In education there is a term called the hidden curriculum, which refers to unintended outcomes or lessons taught in the classroom. These mostly encompass the soft stuff like values, beliefs, behaviours and norms that are transmitted through the social environment or the behaviour of the educator.
As a teacher a number of years ago, I was very familiar with the intended curriculum – those activities purposefully designed to bring about certain learning. There was an active process of designing lessons to do this. I was also conscious of how I used space and acted to bring about lessons. Despite all of this, I was still struck when students would tell me what they learned from me or a lesson, and I would be surprised to hear stuff that I was not actually conscious of doing or remembered occurring. These were at times positive lessons, and other times negative experiences. It was striking how so many of the most deeply memorable learning experiences where not from the ‘intentional curriculum’, but from the ‘hidden curriculum’ of the teacher.

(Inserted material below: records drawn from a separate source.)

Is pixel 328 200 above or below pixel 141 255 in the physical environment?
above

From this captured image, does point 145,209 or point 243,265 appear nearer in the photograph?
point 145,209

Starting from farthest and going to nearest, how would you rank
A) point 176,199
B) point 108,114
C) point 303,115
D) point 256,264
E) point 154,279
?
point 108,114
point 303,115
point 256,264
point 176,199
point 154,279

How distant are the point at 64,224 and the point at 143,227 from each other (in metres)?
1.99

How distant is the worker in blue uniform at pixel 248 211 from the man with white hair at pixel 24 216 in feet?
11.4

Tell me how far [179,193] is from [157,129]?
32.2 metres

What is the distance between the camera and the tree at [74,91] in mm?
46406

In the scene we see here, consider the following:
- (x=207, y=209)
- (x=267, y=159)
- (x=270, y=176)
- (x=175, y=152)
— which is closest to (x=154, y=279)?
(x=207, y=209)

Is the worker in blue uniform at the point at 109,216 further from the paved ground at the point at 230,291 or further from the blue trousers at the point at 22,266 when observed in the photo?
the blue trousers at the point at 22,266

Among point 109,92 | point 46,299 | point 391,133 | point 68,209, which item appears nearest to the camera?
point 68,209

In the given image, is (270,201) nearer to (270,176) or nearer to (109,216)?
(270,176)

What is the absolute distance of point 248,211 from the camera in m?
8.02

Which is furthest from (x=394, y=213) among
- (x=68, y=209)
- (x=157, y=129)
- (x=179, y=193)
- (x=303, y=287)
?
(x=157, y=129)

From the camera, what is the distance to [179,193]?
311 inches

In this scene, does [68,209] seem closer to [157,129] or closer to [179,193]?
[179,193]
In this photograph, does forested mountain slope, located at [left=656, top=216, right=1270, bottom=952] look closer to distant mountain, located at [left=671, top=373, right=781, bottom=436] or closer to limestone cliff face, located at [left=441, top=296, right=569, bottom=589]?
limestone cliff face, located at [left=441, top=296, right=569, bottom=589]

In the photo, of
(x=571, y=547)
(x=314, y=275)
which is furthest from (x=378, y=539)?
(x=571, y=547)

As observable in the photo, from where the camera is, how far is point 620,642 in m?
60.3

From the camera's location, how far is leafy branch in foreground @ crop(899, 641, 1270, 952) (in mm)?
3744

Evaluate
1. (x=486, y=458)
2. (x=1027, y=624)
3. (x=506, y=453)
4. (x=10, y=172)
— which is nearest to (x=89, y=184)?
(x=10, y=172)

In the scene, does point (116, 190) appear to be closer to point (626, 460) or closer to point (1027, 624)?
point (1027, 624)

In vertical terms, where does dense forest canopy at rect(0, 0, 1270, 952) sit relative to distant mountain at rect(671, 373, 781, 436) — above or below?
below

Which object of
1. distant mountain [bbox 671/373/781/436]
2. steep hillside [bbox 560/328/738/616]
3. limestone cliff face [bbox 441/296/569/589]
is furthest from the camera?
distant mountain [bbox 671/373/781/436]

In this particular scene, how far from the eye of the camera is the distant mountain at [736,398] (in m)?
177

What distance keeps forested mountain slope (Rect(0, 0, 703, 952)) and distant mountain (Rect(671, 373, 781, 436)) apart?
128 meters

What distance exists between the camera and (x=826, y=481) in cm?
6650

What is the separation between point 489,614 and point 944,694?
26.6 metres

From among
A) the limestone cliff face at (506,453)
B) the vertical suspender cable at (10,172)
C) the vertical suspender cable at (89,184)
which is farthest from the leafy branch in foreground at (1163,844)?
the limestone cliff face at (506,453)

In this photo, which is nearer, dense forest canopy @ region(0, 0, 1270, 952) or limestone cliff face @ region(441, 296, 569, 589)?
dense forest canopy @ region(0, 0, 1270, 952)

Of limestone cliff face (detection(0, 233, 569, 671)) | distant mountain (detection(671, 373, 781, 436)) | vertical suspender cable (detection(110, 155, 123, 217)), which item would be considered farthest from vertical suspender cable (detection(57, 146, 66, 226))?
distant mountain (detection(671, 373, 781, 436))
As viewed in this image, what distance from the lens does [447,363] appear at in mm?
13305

Now, this all sounds like a fairly harmless thing if one has a bit of awareness and some emotional intelligence to deal with this stuff. The concept of a hidden curriculum can have a darker side though. An example of a more negative expression is when a school promotes inclusiveness while structuring its classrooms by ranking students according to ability or performance. Research has shown that relationships that are structured and modeled within the classroom can transfer to outside of the classroom. These norms have been seen to influence social groupings and power relationships in the playground. These behaviours develop into habits and shared norms about what is acceptable and appropriate in social, learning and work situations.

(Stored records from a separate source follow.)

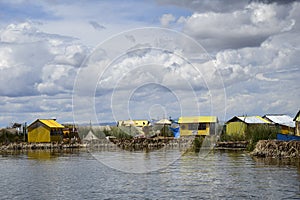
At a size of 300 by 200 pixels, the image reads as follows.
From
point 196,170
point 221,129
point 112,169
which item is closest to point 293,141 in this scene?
point 196,170

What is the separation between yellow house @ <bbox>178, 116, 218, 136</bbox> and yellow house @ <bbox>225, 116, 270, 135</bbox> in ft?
11.3

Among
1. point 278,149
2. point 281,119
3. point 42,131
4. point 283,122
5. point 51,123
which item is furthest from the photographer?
point 51,123

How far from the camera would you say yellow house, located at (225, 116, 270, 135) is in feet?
212

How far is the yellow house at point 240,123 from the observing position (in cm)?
6456

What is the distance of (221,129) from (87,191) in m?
44.4

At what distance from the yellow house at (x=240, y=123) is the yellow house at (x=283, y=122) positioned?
1627mm

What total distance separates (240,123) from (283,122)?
6548mm

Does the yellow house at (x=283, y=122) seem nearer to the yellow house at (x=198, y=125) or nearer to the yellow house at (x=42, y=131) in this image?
the yellow house at (x=198, y=125)

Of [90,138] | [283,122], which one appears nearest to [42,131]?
[90,138]

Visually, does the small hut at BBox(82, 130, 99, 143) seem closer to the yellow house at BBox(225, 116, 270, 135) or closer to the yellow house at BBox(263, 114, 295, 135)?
the yellow house at BBox(225, 116, 270, 135)

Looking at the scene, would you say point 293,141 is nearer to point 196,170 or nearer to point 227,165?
point 227,165

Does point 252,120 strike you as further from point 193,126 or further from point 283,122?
point 193,126

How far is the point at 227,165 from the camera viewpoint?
1446 inches

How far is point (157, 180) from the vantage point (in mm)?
29141
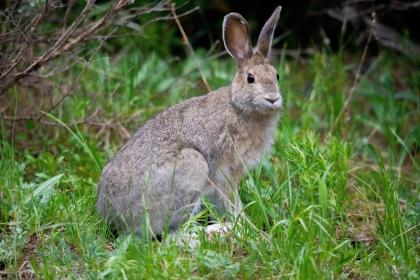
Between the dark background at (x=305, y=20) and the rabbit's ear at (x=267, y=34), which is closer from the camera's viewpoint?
the rabbit's ear at (x=267, y=34)

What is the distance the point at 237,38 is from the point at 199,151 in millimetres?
943

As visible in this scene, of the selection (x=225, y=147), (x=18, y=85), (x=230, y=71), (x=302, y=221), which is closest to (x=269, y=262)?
(x=302, y=221)

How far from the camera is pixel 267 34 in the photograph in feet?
18.5

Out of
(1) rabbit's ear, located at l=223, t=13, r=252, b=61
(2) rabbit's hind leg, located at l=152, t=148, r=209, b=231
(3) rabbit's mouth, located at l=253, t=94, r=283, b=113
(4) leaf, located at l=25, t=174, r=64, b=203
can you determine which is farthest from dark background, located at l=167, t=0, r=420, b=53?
(4) leaf, located at l=25, t=174, r=64, b=203

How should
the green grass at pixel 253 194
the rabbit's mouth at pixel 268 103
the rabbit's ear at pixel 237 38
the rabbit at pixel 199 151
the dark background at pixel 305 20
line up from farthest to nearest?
the dark background at pixel 305 20, the rabbit's ear at pixel 237 38, the rabbit's mouth at pixel 268 103, the rabbit at pixel 199 151, the green grass at pixel 253 194

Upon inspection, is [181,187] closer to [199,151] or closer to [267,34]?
[199,151]

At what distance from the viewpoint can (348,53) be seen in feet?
30.9

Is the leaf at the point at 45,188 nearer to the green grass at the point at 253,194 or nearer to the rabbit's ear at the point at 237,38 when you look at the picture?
the green grass at the point at 253,194

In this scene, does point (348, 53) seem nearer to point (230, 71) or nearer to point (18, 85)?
point (230, 71)

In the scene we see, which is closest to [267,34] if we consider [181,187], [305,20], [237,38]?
[237,38]

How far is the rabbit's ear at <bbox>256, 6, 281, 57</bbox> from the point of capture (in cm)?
559

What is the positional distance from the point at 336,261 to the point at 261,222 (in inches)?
23.0

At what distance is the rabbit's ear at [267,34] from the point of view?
559 centimetres

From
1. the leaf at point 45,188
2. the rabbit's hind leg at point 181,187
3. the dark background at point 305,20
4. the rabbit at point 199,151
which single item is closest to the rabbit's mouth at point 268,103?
the rabbit at point 199,151
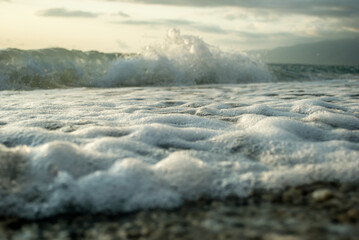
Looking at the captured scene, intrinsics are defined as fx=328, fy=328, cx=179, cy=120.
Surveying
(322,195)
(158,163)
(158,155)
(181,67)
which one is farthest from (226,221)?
(181,67)

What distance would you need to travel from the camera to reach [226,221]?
3.38 ft

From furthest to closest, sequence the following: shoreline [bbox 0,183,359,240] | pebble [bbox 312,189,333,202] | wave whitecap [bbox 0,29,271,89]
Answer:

This can be seen not just in school settings but also in the private, public and social sectors. I have seen numerous organisations promote one set of values while structuring themselves in ways that promote the living of other sets of values. Perhaps one of the most evident times that such values are communicated is when a leader or leadership teams make and communicate decisions, especially when those decisions have an ethical dimension. While the decision making process may seem to occur behind closed doors, they are certainly very keenly watched by stakeholders as to what that decision might say about the values, culture and direction of the organisation.
It doesn’t just happen within staff cultures either. In service oriented businesses or organisations, there are a number of different interactions that involve funders, clients and volunteers. A philanthropic organisation may be generous in the granting of funds, while holding an authoritative relationship with the grantee which gives them little room to raise difficulties or alter expectations. A short-term funding relationship with short turnaround times can make planning difficult for the grantee, thus leading to that organisation passing on that level of commitment to their staff, volunteers or clients in terms of program planning, contracts and responsiveness.
Non-profit organisations may place over-attention on their charity status and build a belief system around having a lack of resources. This poverty-mentality can then transfer to staff and volunteers in terms of expectations on their time and generosity. One may feel like saying: “I work for a charity, but I’m not a charity“. To be clear, I’m not making generalisations or want to suggest that these examples are common. Not all philanthropic organisations operate like that at all; nor do all non-profit organisations possess a poverty mentality. In addition, people working for social service organisations report gaining so much more from their work than money could represent.
I struggle a little with the term hidden curriculum, as if it has sinister intentions or a hidden agenda. The use of the word hidden describes only what we are blind to. My point here is about becoming conscious of our hidden curricula, and creating alignment between mission and the cultures that deliver on it.
The thing is that seeing our own hidden curriculum can be very tricky. When strong cultures develop, there is a ‘protectionism’ that can occur in holding on to what works, leading cultures to become blind and stop questioning what might be going on. Have you ever entered an organisation and perceived something to be a little strange, only to find twelve months later you are part of that cultural norm? A great way to surface the hidden curriculum of an organisation is to ask new staff what they perceive as the values or norms of the organisation. This can be good to ask of clients and beneficiaries as well.
Taking time to pause and reflect on what works in a culture and system is important and powerful. It is a process of becoming more conscious of the change one is creating.